We have consistently been informed to limit the amount of time a child or teen watches TV and plays video games. Experts are concerned because such kids may develop ADHD, experience sleep deprivation and weight gain. But we cannot turn back the clock. Digital devices are not going anywhere. Parents must remember that each child is different and every brain responds differently to certain environments.
Studies on rats and mice have confirmed that intense audio/visual stimulation can alter brain circuits early in life. But what does that mean for the young human brain? Scientists question if our brains were created to endure fast-pace stimulation like video games, Apps and smartphones. Although some stimulation may desensitize a child’s brain, it may also prepare the brain for a quick-paced lifestyle.
We all know the importance of REM sleep for the growing brains of children and teens. Overall, published studies have shown that prolonged use of smartphones, laptops and tablets before sleep can negatively impact sleep patterns.
According to PubMed, “One study compared the effects of reading an electronic book illuminated by a light-emitting device (LE-ebook) versus a printed book (by reflected light) for four hours prior to bedtime for five consecutive nights. Subjects in the LE-ebook group had suppressed melatonin concentrations in the early part of the night, a delayed endogenous circadian melatonin phase, felt less sleepy before bed, took longer to fall asleep, and reported feeling sleepier the following morning. These observations suggest that evening use of light-emitting devices may contribute to phase-delays in the circadian clock and difficulty initiating sleep.”

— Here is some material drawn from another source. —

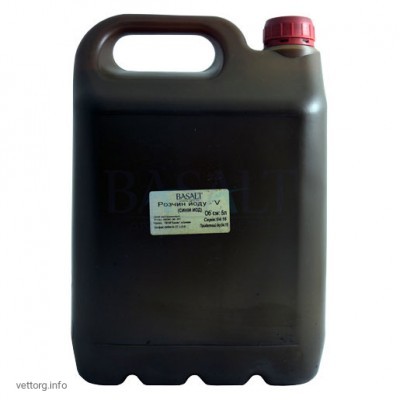 Синій йод, 5 л. (Базальт)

But screen time can also be used wisely. There are positive television programs and educational Apps for children and teens. Research shows children and teenagers can benefit from media use, including learning new information, exposure to new ideas and social support. But negative impacts of too much screen time include the inability for kids to recognize emotions and be able to interact face-to-face. There’s also a risk of exposure to questionable or unsafe content. While there’s no one-size-fits all solution, parents, teachers and pediatricians should collaborate and develop a family-specific media plan. You can implement the following guidelines issued by the American Academy of Pediatrics for children (5-18 years old):
- Limit the amount of time or type of media that can be used especially I believe for our young ones!
- Emphasize/promote daily physical activity and sufficient hours of sleep
- Try to not let children sleep with electronic devices in their bedrooms
- Avoid screen time during the hour before bedtime
- Avoid screen time during family dinners
- Communicate these guidelines to babysitters/grandparents
- Have ongoing conversations with the child about sexting, cyberbullying privacy infringement
In addition to collaborating with experts, please follow the SENSE model to benefit everyone in your household:
Sleep – Regardless of age, everyone needs adequate hours of sleep
Exercise – light exercises such as walking, stretches and basic yoga do wonders for the body and mind
Nutrition – an anti-inflammatory diet not loaded with carbohydrates and sugar will decrease your child’s chances of acquiring obesity and behavioral issues. A diet loaded with fruits and vegetables will go a long way for you and your child/teen.
Stress-reduction – high levels of stress are never beneficial – do what you can to diminish your stress
Positive Emotions –Your inner circle should be supportive, providing assistance however possible.
This content is not intended to be a substitute for professional medical advice, diagnosis, or treatment. Always seek the advice of your physician or other qualifies health provider before making any health, medical or other decisions based upon the data contained herein. Information provided is for informational purposes and is not meant to substitute for the advice provided by your own physician or other medical professionals.